*Exercise task*: Reproduce the passage on arbitrary detentions and torture below word for word, between "The Tajikistani authorities" and "a thick book.", inclusive.

*Source*:
Arbitrary detentions and torture 

The Tajikistani authorities routinely arbitrarily detain, allegedly torture, and engage in other ill-treatment of Pamiris, with reports of coerced confessions and fabricated charges of crimes against “public safety,” “fundamentals of the constitutional order” or “order of administration.” Legal proceedings lack transparency and due process, with many trials lasting only a few days. During the 2021-2022 crackdown, reports of torture and other ill-treatment were common.  

One of the detainees in the aftermath of the May 2022 protests said he was deprived of sleep for two days, beaten with fists and batons and hit on the head with a thick book. 

“When they asked and I did not answer, they wrapped wet tissues around my fingers, then [fixed it with] tape. They put clips and switched something on. The [electric] current was strong. They did it with different fingers. They did it twice every day, four times in all,” he said.

*Extracted records*:
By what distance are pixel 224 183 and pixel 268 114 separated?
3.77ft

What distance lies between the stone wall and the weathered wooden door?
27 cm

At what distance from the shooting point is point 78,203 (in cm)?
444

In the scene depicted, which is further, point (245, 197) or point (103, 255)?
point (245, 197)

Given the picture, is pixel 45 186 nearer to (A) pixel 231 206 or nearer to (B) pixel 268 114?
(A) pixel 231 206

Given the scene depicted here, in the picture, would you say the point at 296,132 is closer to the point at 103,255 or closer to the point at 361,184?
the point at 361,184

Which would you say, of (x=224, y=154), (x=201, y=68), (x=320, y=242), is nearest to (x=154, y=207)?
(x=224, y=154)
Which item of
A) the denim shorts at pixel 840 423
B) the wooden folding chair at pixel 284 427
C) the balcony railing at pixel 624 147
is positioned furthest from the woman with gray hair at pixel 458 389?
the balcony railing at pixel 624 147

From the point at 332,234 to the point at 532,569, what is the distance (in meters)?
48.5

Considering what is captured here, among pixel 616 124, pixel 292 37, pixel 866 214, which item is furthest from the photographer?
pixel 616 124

==

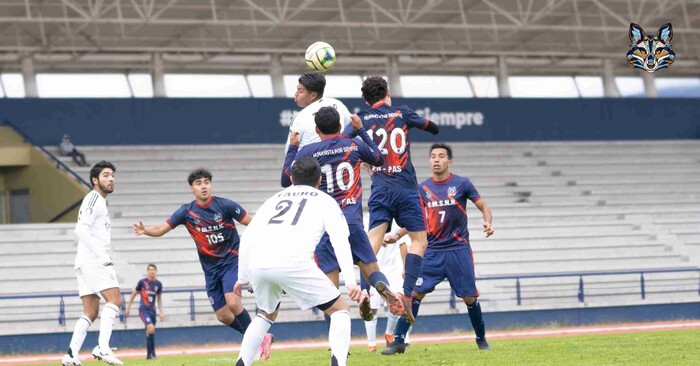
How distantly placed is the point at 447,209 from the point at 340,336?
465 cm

*Solution to this exercise*:
The Tajikistani authorities routinely arbitrarily detain, allegedly torture, and engage in other ill-treatment of Pamiris, with reports of coerced confessions and fabricated charges of crimes against “public safety,” “fundamentals of the constitutional order” or “order of administration.” Legal proceedings lack transparency and due process, with many trials lasting only a few days. During the 2021-2022 crackdown, reports of torture and other ill-treatment were common.  

One of the detainees in the aftermath of the May 2022 protests said he was deprived of sleep for two days, beaten with fists and batons and hit on the head with a thick book.